The commit tagged `wip(cnn_v3): shadow→dif intermediate` contains partial work.
The WGSL changes are **incorrect** — `dif` is redundantly stored in t1.w (3×) and
`shadow` was dropped from t1.z without putting `dif` in its place.

### What is wrong

| File | Problem |
|---|---|
| `gbuf_pack.wgsl` | t1.z = `mip2.g\|mip2.b\|transp\|spare` (shadow removed, dif not put there); t1.w = `dif\|dif\|dif\|spare` (redundant) |
| `gbuf_deferred.wgsl` | reads `dif` from `t1.w.x` — should be `t1.z.z` |
| `gbuf_view.wgsl` | expanded to 4×6 grid with ch20–22 as dif.rgb — should stay 4×5, ch18=dif |

---

## Implementation Checklist

### Step 1 — Fix WGSL (correct the in-place swap) ✅

- [x] `cnn_v3/shaders/gbuf_pack.wgsl`
  - t1.z: `pack4x8unorm(vec4f(mip2.g, mip2.b, dif, transp))` ← dif at byte 2
  - t1.w: `0u` ← revert to spare
  - Remove comment line about t1.w dif

- [x] `cnn_v3/shaders/gbuf_deferred.wgsl`
  - Read: `let dif = unpack4x8unorm(t1.z).z;` ← from t1.z byte 2

- [x] `cnn_v3/shaders/gbuf_view.wgsl`
  - Revert to 4×5 grid (ROWS = 5.0)
  - Guard: `ch >= 20u`
  - ch18 label: `dif` (4 chars: 0x64696600)
  - ch19 label: `trns` (unchanged)
  - Remove row-5 cases (20u, 21u, default→dif.b)
  - Revert `else if (comp_idx == 2u)` → `else` (drop t1.w branch)
  - Update header comment

- [x] `cnn_v3/shaders/cnn_v3_enc0.wgsl`
  - Verify `load_feat()`: g = unpack4x8unorm(t1.z) → g.z = ch18 = dif ✓ (no change needed)

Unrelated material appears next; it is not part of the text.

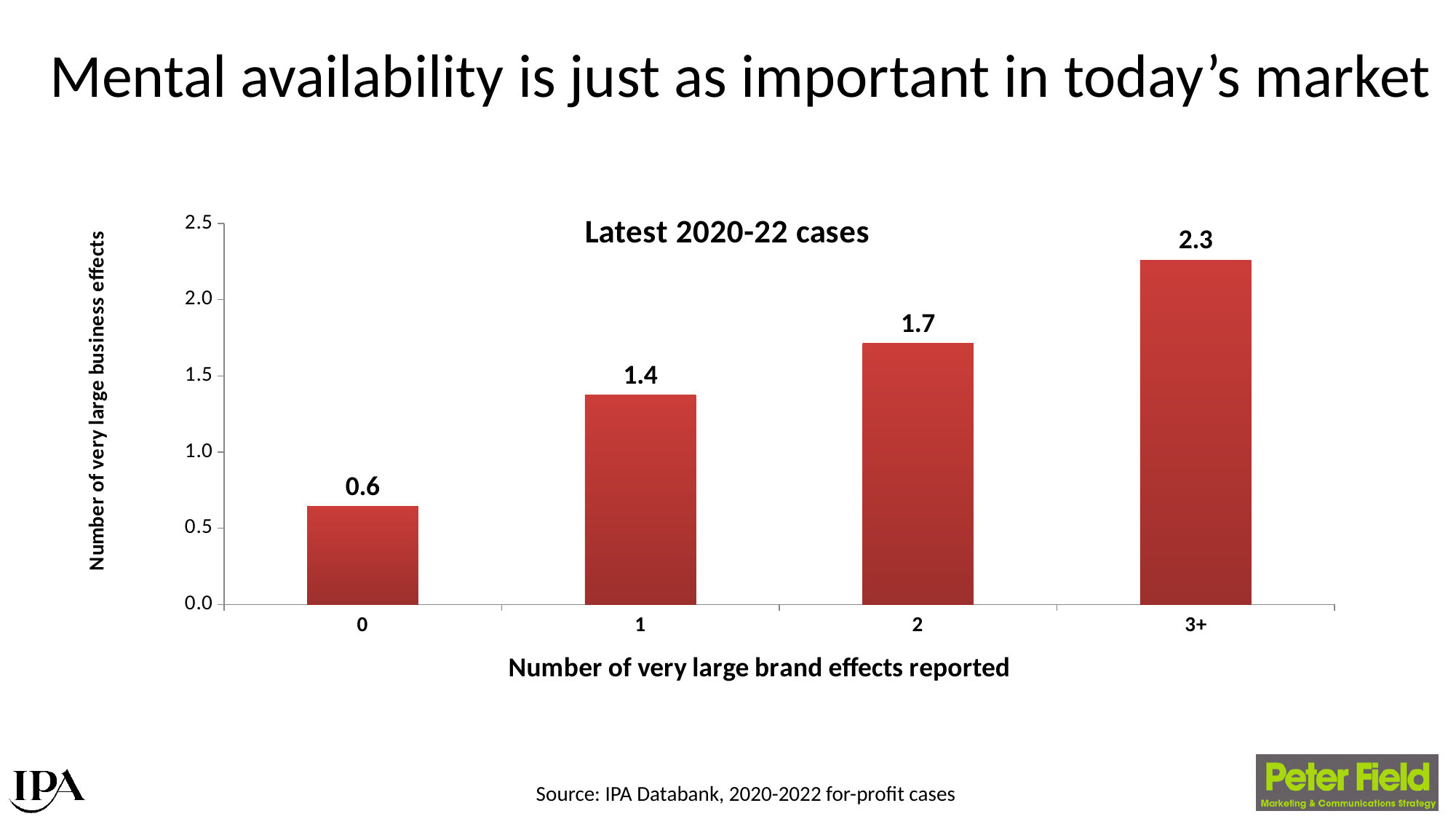
How many categories are shown on the x axis? 4 What is the number of very large business effects for 0 very large brand effects reported? 0.6 What kind of chart is shown on the slide? Bar chart What is the number of very large business effects for 2 very large brand effects reported? 1.7 Which category has the highest number of very large business effects? 3+ Which has more very large business effects: the 1 category or the 2 category? 2 What is the difference in very large business effects between the 3+ and 0 categories? 1.7 Is the value for the 3+ category greater or less than 2.0? greater Do the values rise or fall as the number of very large brand effects reported increases? Rise Which category has the lowest number of very large business effects? 0 What is the number of very large business effects for 3+ very large brand effects reported? 2.3 What is the number of very large business effects for 1 very large brand effect reported? 1.4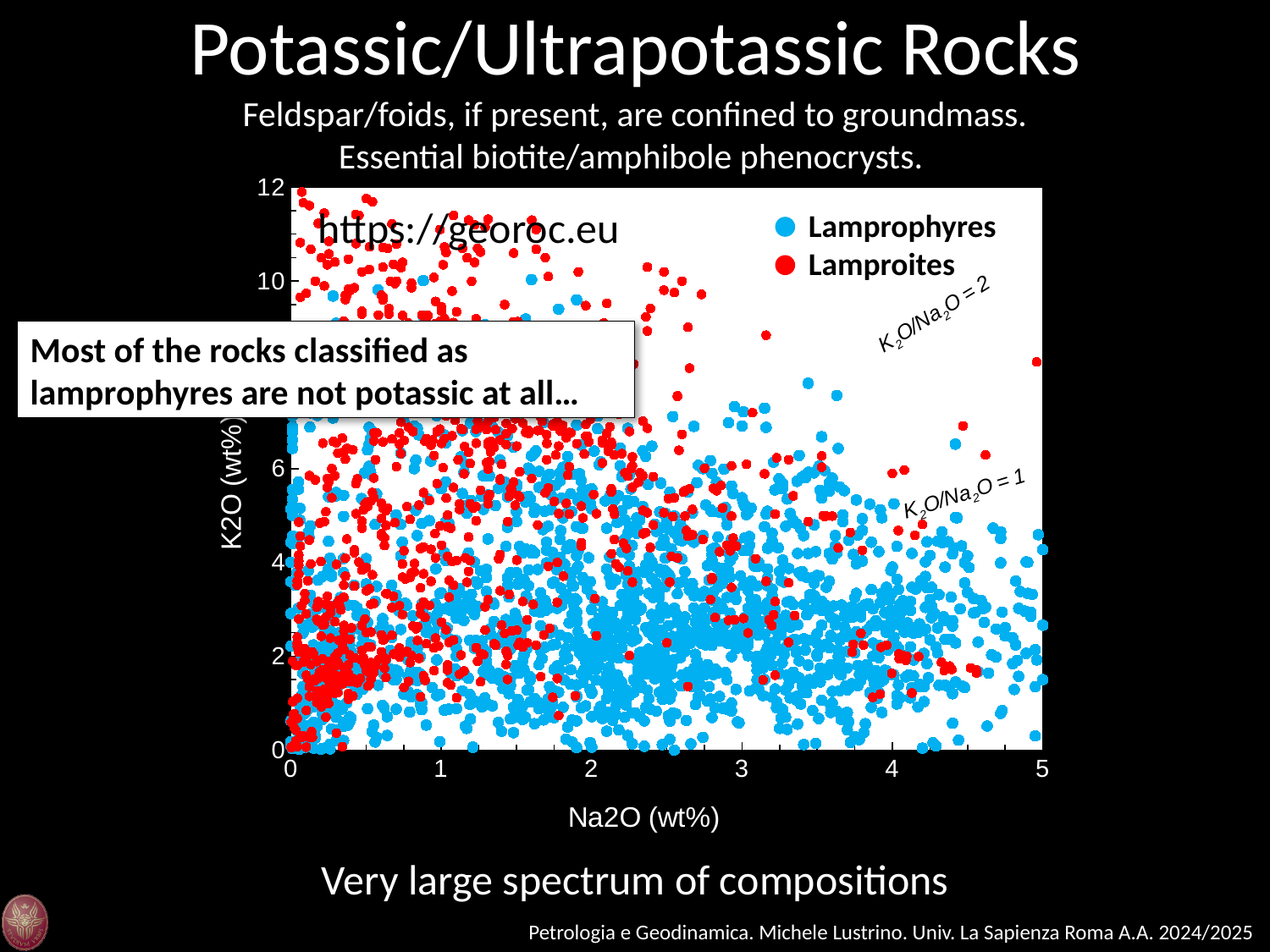
How many series does the legend list? 2 Which series has more points with K2O above 8 wt%, Lamprophyres or Lamproites? Lamproites Which series has more points with Na2O above 4 wt%, Lamprophyres or Lamproites? Lamprophyres Which series is plotted with red markers? Lamproites Which series has more points with K2O below 2 wt% at Na2O above 3 wt%, Lamprophyres or Lamproites? Lamprophyres What are the two series named in the legend? Lamprophyres and Lamproites What kind of chart is shown on the slide? scatter plot Which series contains the points with the highest K2O values on the chart? Lamproites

### Step 2 — Python training ✅

- [x] `cnn_v3/training/cnn_v3_utils.py`
  - Added `oct_decode()` helper and `_KEY_LIGHT` constant
  - `assemble_features()`: ch18 = `dif` computed on-the-fly
  - Replace `shadow[..., None]` with `dif[..., None]` at index 18
  - `CONTEXT_CHANNELS = [8, 18, 19]` — same indices, updated comment

- [ ] `cnn_v3/training/pack_blender_sample.py`
  - Optional: save `dif.png` (precomputed) alongside existing passes
  - Not strictly required if utils.py computes on-the-fly

### Step 3 — Web tool ✅

- [x] `cnn_v3/tools/shaders.js` (FULL_PACK_SHADER)
  - Add `oct_decode` inline (or inline the math)
  - Compute `let dif = max(0., dot(oct_decode(nrm), vec3f(0.408, 0.816, 0.408))) * shd`
  - Pack: t1.z = `pack4x8unorm(vec4f(m2.g, m2.b, dif, trp))`
  - t1.w = `0u`

### Step 4 — Test vectors

- [ ] Re-run `cnn_v3/training/gen_test_vectors.py` to regenerate `test_vectors.h`
  - ch18 value changes (dif ≠ shadow in general); old vectors are invalid
  - Parity threshold (4.88e-4) should be unchanged

### Step 5 — Docs ✅

- [x] `cnn_v3/docs/CNN_V3.md` — feature table, pack pseudo-code, simple-mode defaults, CONTEXT_CHANNELS comment
- [x] `cnn_v3/docs/HOWTO.md` — outputs description, channel table, dropout comment, FULL_PACK_SHADER description
- [x] This file: all steps marked complete

---

## Architecture Impact

| Dimension | Before | After |
|---|---|---|
| Channel count | 20 | 20 ✅ |
| Weight shapes | Conv(20→4, ...) | Conv(20→4, ...) ✅ |
| Total f16 weights | 1964 | 1964 ✅ |
| Training data regen | — | Not required ✅ |
| Parity test vectors | Valid | Must regenerate ❌ |
| Existing trained weights | Valid | Invalidated (ch18 distribution changes) ❌ |

No real training pass has occurred yet, so weight invalidation is not a concern.